### SET PROBLEM
Output every line of the entries from the line containing "As seen here in this scene, among" through the last, exactly, with no other content.

Excerpts from a spatial dataset
━━━━━━━━━━━━━━━━━━━━

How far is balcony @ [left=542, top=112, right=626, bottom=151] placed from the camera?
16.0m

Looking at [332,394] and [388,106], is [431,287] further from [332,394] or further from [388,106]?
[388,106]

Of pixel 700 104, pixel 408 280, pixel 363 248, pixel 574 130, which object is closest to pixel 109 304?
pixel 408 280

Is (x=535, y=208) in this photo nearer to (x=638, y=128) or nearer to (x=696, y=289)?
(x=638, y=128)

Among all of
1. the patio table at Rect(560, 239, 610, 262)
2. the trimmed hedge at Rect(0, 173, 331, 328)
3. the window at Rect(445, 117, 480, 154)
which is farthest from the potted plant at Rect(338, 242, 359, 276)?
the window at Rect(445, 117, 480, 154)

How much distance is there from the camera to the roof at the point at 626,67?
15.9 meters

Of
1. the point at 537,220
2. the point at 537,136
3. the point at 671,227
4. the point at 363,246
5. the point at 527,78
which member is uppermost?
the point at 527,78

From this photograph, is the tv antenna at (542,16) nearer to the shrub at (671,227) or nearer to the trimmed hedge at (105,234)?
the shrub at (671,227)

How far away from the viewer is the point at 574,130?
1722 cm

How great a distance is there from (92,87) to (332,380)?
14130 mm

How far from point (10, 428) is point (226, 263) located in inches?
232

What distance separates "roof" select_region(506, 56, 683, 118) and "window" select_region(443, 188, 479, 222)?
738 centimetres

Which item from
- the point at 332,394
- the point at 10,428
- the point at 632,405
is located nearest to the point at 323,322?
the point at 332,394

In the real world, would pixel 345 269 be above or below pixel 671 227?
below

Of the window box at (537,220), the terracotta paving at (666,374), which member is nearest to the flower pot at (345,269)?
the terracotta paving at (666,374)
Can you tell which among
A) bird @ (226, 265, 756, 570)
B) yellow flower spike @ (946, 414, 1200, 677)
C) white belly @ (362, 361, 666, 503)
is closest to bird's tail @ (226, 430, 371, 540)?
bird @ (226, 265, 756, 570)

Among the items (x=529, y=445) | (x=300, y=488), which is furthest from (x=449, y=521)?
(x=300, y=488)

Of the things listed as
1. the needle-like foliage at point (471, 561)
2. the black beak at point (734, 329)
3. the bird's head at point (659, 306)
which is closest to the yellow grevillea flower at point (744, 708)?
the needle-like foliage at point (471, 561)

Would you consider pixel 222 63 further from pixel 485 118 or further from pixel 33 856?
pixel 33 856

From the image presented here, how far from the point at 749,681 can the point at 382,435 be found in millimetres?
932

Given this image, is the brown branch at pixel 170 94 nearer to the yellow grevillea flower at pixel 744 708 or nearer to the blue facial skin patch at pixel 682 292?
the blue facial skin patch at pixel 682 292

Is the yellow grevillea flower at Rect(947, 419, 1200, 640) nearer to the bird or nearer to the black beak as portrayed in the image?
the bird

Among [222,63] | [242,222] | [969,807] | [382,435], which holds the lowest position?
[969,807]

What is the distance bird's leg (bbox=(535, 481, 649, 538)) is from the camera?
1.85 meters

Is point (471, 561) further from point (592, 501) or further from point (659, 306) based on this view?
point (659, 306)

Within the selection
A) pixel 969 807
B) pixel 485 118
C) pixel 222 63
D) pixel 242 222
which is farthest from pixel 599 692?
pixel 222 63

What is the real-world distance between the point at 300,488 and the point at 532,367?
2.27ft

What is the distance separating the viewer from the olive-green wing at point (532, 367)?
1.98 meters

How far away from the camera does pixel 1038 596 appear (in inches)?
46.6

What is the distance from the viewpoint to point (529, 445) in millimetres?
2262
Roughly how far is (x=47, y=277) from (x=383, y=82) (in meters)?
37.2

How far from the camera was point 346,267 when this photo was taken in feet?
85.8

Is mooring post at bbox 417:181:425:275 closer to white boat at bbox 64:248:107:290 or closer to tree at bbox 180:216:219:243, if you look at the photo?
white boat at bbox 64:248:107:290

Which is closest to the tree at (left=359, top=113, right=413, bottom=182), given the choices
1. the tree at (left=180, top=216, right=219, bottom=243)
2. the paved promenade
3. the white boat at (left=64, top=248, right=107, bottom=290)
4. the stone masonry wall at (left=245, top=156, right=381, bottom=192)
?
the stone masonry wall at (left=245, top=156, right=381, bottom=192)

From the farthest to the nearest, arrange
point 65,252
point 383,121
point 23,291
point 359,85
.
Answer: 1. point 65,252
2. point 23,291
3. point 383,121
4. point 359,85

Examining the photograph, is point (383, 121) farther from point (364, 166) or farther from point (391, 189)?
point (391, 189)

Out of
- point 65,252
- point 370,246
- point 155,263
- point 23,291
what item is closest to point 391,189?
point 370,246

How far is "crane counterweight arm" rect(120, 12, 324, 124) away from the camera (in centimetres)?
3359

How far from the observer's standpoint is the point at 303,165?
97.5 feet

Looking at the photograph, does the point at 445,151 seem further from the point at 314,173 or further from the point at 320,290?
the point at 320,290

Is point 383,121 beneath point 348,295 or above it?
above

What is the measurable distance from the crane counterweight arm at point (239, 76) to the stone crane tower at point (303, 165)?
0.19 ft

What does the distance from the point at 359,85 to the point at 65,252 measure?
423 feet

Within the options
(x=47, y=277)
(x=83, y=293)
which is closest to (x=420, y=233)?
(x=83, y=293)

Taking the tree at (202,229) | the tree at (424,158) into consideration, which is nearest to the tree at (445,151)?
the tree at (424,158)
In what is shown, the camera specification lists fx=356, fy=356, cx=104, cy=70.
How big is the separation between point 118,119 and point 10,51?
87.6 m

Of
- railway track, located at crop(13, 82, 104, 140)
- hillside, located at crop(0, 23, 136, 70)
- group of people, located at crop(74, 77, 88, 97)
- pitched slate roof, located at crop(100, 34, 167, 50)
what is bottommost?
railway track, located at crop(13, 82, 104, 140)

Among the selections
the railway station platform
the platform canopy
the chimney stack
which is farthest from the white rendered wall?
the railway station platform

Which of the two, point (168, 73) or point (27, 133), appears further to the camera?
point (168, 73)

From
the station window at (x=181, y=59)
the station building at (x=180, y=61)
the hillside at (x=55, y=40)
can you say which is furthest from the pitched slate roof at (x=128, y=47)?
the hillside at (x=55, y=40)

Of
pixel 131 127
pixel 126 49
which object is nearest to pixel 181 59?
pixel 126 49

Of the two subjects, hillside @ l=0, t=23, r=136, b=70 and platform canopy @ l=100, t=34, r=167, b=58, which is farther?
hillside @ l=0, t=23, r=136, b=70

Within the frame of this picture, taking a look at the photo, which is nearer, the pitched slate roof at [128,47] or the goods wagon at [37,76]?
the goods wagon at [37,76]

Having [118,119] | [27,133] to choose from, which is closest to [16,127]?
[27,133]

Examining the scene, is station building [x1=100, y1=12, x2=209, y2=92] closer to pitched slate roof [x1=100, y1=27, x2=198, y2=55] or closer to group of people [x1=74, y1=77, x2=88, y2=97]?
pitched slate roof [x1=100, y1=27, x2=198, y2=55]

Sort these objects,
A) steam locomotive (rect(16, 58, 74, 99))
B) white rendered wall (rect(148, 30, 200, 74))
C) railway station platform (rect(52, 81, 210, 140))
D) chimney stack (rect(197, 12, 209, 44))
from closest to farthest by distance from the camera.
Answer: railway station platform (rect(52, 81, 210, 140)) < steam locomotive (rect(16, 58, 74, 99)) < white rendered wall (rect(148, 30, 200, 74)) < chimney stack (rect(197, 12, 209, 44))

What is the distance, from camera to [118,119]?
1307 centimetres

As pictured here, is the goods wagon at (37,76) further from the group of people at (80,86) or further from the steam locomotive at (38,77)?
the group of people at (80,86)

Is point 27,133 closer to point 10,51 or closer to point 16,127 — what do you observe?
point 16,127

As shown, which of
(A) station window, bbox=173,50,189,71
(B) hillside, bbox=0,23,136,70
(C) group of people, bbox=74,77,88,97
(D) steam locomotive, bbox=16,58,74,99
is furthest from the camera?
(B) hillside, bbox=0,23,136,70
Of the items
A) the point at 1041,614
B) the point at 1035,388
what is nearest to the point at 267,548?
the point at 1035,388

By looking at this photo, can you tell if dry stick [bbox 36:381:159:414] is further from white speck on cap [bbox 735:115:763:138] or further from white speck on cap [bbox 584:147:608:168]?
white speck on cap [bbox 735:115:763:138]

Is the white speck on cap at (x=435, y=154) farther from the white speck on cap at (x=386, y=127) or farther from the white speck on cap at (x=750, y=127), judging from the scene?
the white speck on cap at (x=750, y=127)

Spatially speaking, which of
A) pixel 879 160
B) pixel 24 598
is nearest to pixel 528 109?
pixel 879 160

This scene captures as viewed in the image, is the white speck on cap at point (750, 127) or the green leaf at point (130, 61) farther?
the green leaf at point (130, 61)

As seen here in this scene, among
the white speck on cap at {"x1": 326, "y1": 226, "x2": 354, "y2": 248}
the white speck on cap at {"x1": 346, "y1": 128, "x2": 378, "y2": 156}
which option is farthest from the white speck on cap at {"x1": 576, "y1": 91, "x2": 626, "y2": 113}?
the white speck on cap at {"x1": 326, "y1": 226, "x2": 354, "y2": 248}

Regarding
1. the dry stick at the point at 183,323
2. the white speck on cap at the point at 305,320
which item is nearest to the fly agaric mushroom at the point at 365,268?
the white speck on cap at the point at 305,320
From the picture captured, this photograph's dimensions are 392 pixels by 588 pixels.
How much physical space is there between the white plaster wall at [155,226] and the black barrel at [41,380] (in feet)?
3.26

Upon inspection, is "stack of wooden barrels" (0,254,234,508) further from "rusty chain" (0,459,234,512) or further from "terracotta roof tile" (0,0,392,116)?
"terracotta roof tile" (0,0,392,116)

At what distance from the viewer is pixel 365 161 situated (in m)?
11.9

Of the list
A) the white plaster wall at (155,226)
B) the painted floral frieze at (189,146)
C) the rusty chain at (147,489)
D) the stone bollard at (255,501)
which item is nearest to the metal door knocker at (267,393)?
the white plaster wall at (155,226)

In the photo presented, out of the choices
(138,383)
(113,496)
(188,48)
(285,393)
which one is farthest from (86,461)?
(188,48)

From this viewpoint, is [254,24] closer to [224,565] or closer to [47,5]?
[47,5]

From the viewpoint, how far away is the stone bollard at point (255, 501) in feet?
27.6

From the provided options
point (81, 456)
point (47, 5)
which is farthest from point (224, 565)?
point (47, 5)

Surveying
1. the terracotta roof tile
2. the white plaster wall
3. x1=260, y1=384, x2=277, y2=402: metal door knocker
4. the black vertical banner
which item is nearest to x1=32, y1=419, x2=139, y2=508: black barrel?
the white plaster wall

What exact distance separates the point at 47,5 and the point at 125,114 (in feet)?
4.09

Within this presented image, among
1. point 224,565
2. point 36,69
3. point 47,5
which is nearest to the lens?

━━━━━━━━━━━━━━━━━━━━

### ANSWER TO THE TASK
As seen here in this scene, among
the white speck on cap at {"x1": 326, "y1": 226, "x2": 354, "y2": 248}
the white speck on cap at {"x1": 346, "y1": 128, "x2": 378, "y2": 156}
which option is farthest from the white speck on cap at {"x1": 576, "y1": 91, "x2": 626, "y2": 113}?
the white speck on cap at {"x1": 326, "y1": 226, "x2": 354, "y2": 248}

Regarding
1. the dry stick at the point at 183,323
2. the white speck on cap at the point at 305,320
which item is nearest to the fly agaric mushroom at the point at 365,268?
the white speck on cap at the point at 305,320
From the picture captured, this photograph's dimensions are 392 pixels by 588 pixels.
How much physical space is there between the white plaster wall at [155,226] and the black barrel at [41,380] (in feet)?
3.26

Upon inspection, is "stack of wooden barrels" (0,254,234,508) further from "rusty chain" (0,459,234,512) or further from "terracotta roof tile" (0,0,392,116)?
"terracotta roof tile" (0,0,392,116)

At what distance from the viewer is pixel 365 161 situated (in m)?
11.9

Of the list
A) the white plaster wall at (155,226)
B) the painted floral frieze at (189,146)
C) the rusty chain at (147,489)
D) the stone bollard at (255,501)
which item is nearest to the metal door knocker at (267,393)?
the white plaster wall at (155,226)

In the photo presented, out of the choices
(138,383)
(113,496)
(188,48)
(285,393)
which one is farthest from (86,461)?
(188,48)

From this viewpoint, is [254,24] closer to [224,565] or closer to [47,5]?
[47,5]

From the viewpoint, how far away is the stone bollard at point (255, 501) in feet?
27.6

From the provided options
point (81, 456)
point (47, 5)
which is farthest from point (224, 565)?
point (47, 5)

Surveying
1. the terracotta roof tile
2. the white plaster wall
3. x1=260, y1=384, x2=277, y2=402: metal door knocker
4. the black vertical banner
which item is nearest to x1=32, y1=419, x2=139, y2=508: black barrel?
the white plaster wall

What exact distance separates the point at 47,5 and the point at 125,114 (in feet)?
4.09

Within this presented image, among
1. point 224,565
2. point 36,69
3. point 47,5
which is nearest to the lens?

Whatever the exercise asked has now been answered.